**WORK TO COMPLETE**
Reproduce word for word the lines of the entries from the line with "From among the choices" up to and including the line with "7.49 meters". Leave the pictures out.

[Entries taken from a collection]

───

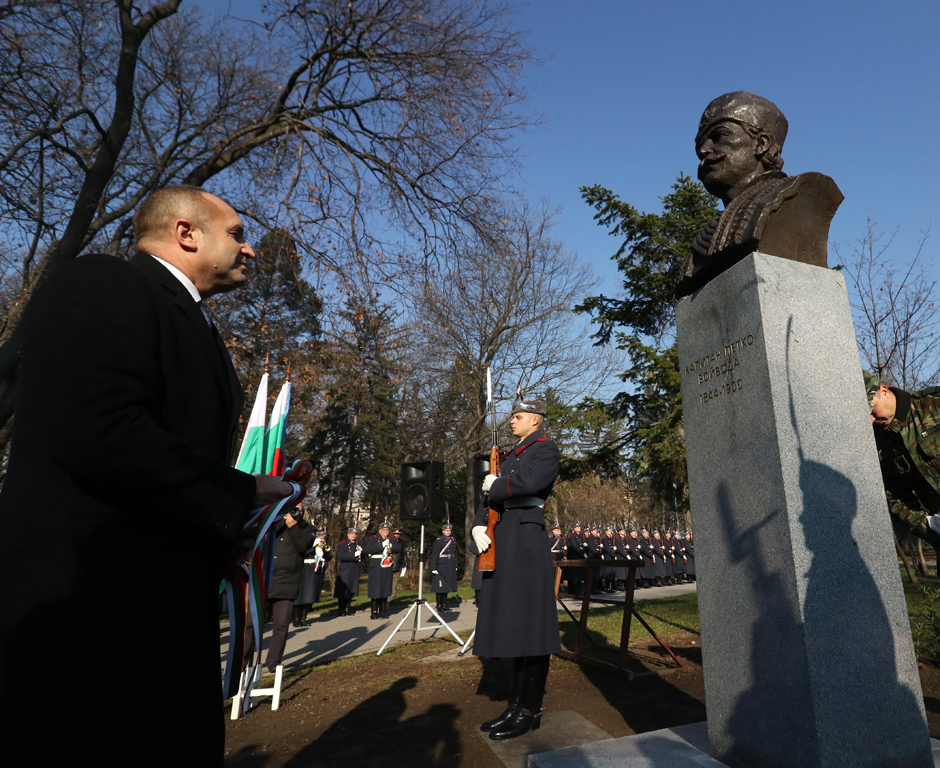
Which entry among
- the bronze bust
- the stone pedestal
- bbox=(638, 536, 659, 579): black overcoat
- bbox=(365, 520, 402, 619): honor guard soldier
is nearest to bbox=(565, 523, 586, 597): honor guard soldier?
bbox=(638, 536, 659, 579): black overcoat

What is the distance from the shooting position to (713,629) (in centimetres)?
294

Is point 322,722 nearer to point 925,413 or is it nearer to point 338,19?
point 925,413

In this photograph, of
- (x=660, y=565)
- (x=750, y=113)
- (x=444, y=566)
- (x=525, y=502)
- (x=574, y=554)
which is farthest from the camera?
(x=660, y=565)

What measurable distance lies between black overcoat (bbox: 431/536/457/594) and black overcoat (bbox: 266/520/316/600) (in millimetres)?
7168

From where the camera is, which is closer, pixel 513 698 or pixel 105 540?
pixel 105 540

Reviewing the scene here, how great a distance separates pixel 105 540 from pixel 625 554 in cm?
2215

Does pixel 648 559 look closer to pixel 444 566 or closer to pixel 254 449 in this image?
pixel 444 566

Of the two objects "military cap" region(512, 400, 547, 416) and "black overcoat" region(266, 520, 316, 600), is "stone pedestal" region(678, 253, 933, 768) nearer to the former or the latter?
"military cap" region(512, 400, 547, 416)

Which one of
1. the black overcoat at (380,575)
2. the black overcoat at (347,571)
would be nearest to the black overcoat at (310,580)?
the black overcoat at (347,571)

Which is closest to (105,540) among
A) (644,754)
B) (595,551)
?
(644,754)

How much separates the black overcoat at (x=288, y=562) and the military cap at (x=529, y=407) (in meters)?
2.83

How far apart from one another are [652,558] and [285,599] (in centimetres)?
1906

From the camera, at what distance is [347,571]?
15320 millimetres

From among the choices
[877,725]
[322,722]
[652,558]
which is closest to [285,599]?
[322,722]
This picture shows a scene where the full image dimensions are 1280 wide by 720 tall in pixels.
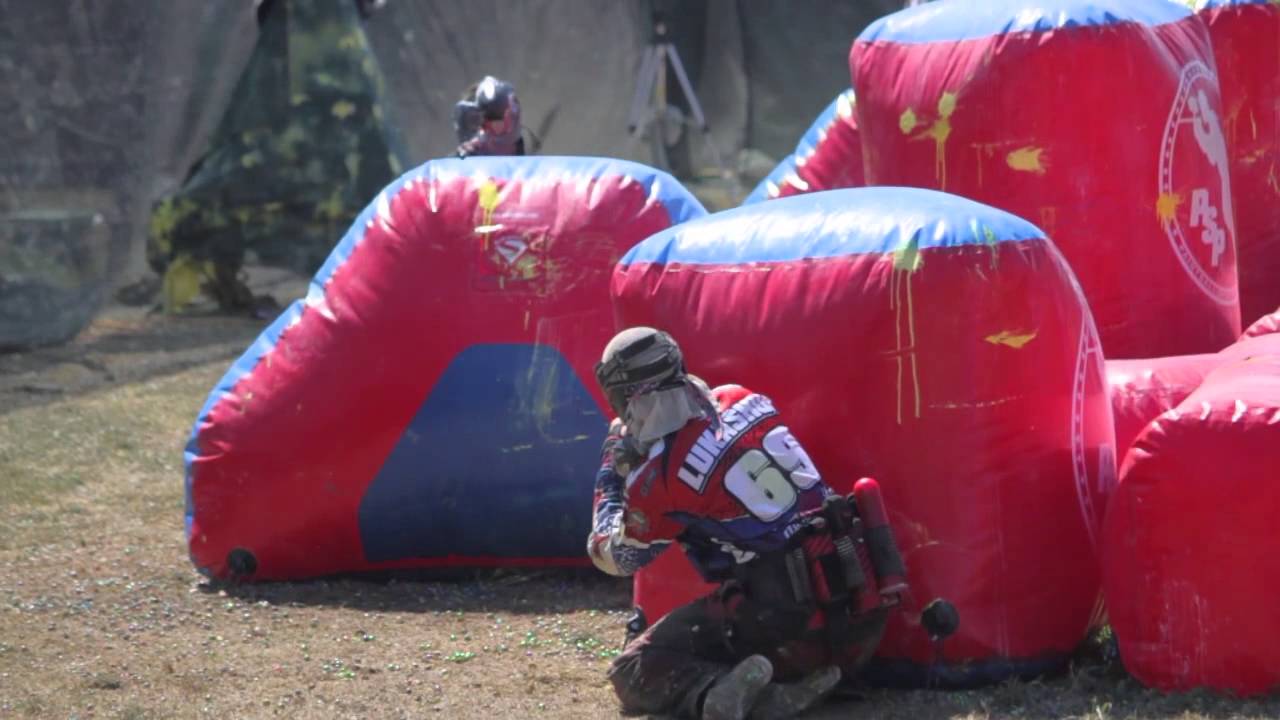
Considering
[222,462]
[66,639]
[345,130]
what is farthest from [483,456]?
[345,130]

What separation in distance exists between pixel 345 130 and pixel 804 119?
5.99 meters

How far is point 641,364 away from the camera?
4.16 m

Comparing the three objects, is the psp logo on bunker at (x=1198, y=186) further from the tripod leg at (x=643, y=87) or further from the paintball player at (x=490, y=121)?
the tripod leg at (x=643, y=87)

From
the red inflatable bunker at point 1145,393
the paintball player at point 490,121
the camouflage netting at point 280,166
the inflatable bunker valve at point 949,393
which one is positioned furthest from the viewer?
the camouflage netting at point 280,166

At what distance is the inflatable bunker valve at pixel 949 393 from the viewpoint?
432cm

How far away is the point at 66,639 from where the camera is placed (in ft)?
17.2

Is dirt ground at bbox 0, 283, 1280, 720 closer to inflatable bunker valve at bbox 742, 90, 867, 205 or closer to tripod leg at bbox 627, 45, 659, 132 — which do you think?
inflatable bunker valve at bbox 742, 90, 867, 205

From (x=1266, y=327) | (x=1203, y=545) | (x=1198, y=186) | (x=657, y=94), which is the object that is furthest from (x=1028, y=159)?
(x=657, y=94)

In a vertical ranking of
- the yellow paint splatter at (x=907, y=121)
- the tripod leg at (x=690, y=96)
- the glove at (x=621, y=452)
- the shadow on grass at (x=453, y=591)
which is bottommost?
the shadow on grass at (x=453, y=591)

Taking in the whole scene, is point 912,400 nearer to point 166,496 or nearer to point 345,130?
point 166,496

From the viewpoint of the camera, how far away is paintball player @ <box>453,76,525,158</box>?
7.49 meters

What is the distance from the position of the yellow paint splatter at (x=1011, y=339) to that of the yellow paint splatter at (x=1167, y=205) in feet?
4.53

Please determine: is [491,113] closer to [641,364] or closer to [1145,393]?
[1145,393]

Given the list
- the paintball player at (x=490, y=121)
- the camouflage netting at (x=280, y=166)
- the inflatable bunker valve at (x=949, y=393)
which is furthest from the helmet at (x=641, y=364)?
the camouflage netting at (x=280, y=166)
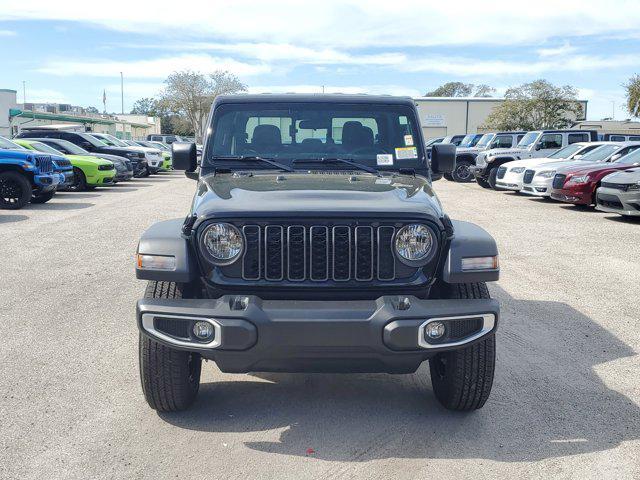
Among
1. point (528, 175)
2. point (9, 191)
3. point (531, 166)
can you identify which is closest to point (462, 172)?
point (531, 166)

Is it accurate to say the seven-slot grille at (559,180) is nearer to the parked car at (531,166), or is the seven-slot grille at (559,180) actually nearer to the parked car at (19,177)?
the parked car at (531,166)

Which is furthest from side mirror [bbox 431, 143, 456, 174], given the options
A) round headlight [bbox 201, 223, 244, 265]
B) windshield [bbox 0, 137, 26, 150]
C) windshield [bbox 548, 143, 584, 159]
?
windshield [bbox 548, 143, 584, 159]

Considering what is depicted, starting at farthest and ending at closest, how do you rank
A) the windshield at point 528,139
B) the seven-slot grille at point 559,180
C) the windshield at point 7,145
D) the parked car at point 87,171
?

───

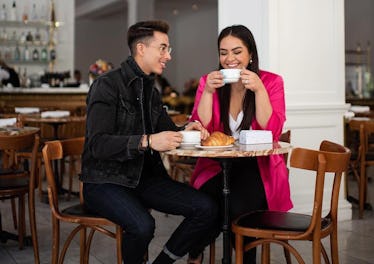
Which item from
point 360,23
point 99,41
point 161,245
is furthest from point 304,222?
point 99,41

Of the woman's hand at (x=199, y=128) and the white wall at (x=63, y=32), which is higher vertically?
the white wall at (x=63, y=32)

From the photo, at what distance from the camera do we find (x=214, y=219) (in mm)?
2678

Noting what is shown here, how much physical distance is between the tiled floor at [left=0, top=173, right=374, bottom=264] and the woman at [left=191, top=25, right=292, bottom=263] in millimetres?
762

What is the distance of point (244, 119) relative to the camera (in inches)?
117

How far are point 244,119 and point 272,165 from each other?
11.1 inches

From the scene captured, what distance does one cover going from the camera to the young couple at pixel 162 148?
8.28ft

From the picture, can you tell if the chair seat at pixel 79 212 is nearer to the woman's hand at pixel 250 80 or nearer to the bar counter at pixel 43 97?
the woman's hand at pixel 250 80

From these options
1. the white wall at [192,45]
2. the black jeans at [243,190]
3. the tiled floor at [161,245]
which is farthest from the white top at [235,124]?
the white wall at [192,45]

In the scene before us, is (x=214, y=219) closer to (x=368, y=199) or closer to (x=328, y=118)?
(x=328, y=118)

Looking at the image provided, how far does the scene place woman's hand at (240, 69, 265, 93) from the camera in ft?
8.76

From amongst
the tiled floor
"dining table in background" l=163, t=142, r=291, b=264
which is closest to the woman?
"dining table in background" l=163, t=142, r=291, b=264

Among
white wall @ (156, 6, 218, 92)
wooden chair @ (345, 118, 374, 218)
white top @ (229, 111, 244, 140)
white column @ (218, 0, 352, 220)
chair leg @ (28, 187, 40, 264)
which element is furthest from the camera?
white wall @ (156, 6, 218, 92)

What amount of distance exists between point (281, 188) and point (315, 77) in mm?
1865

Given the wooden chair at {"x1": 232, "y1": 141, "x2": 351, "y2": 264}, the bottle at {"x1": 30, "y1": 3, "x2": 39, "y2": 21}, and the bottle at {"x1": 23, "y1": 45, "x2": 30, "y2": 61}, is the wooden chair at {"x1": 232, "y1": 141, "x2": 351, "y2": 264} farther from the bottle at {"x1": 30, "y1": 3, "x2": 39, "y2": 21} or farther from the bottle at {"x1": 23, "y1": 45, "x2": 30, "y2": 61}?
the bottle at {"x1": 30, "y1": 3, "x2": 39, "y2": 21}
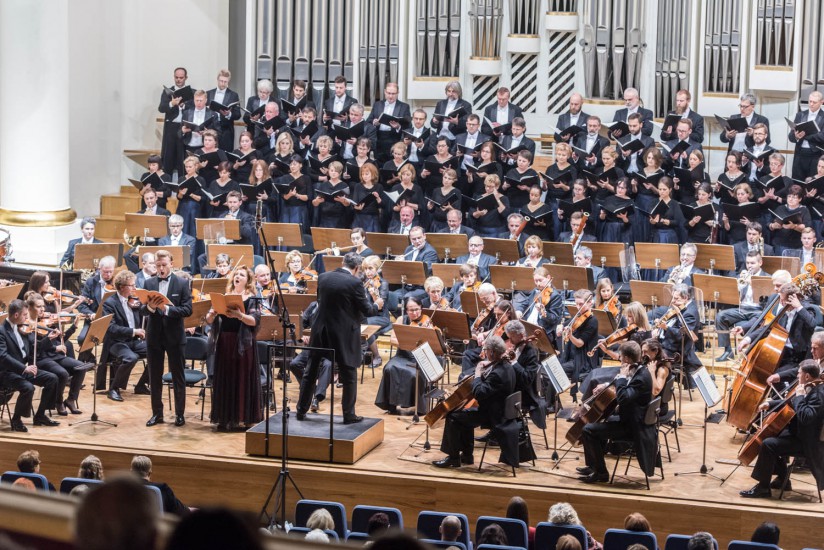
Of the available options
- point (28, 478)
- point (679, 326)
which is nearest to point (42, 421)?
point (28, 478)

───

**TASK SOLUTION**
From among the choices
[877,725]
[322,722]
[652,558]
which is closest to [285,599]?
[322,722]
This picture shows a scene where the full image dimensions are 1280 wide by 720 tall in pixels.
Considering
[222,462]
[66,639]
[345,130]
what is farthest from [483,456]?
[345,130]

What separation in distance exists between pixel 345 130 and pixel 804 119?
5.99 meters

How far is point 641,364 away from the camera?
4.16 m

Comparing the three objects, is the psp logo on bunker at (x=1198, y=186) further from the tripod leg at (x=643, y=87) or further from the paintball player at (x=490, y=121)?
the tripod leg at (x=643, y=87)

From
the red inflatable bunker at point 1145,393
the paintball player at point 490,121
the camouflage netting at point 280,166
the inflatable bunker valve at point 949,393
which one is positioned furthest from the viewer?
the camouflage netting at point 280,166

At what distance is the inflatable bunker valve at pixel 949 393 from the viewpoint?
432cm

How far away is the point at 66,639 from where the camera is placed (in ft)?
17.2

Is dirt ground at bbox 0, 283, 1280, 720 closer to inflatable bunker valve at bbox 742, 90, 867, 205 or closer to tripod leg at bbox 627, 45, 659, 132 — which do you think?
inflatable bunker valve at bbox 742, 90, 867, 205

From (x=1266, y=327) | (x=1203, y=545) | (x=1198, y=186) | (x=657, y=94), which is the object that is furthest from (x=1028, y=159)?
(x=657, y=94)

In a vertical ranking of
- the yellow paint splatter at (x=907, y=121)
- the tripod leg at (x=690, y=96)
- the glove at (x=621, y=452)
- the shadow on grass at (x=453, y=591)
which is bottommost?
the shadow on grass at (x=453, y=591)

Taking in the whole scene, is point 912,400 nearer to point 166,496 or nearer to point 345,130?
point 166,496

From the viewpoint of the camera, how far away is paintball player @ <box>453,76,525,158</box>?
7.49 meters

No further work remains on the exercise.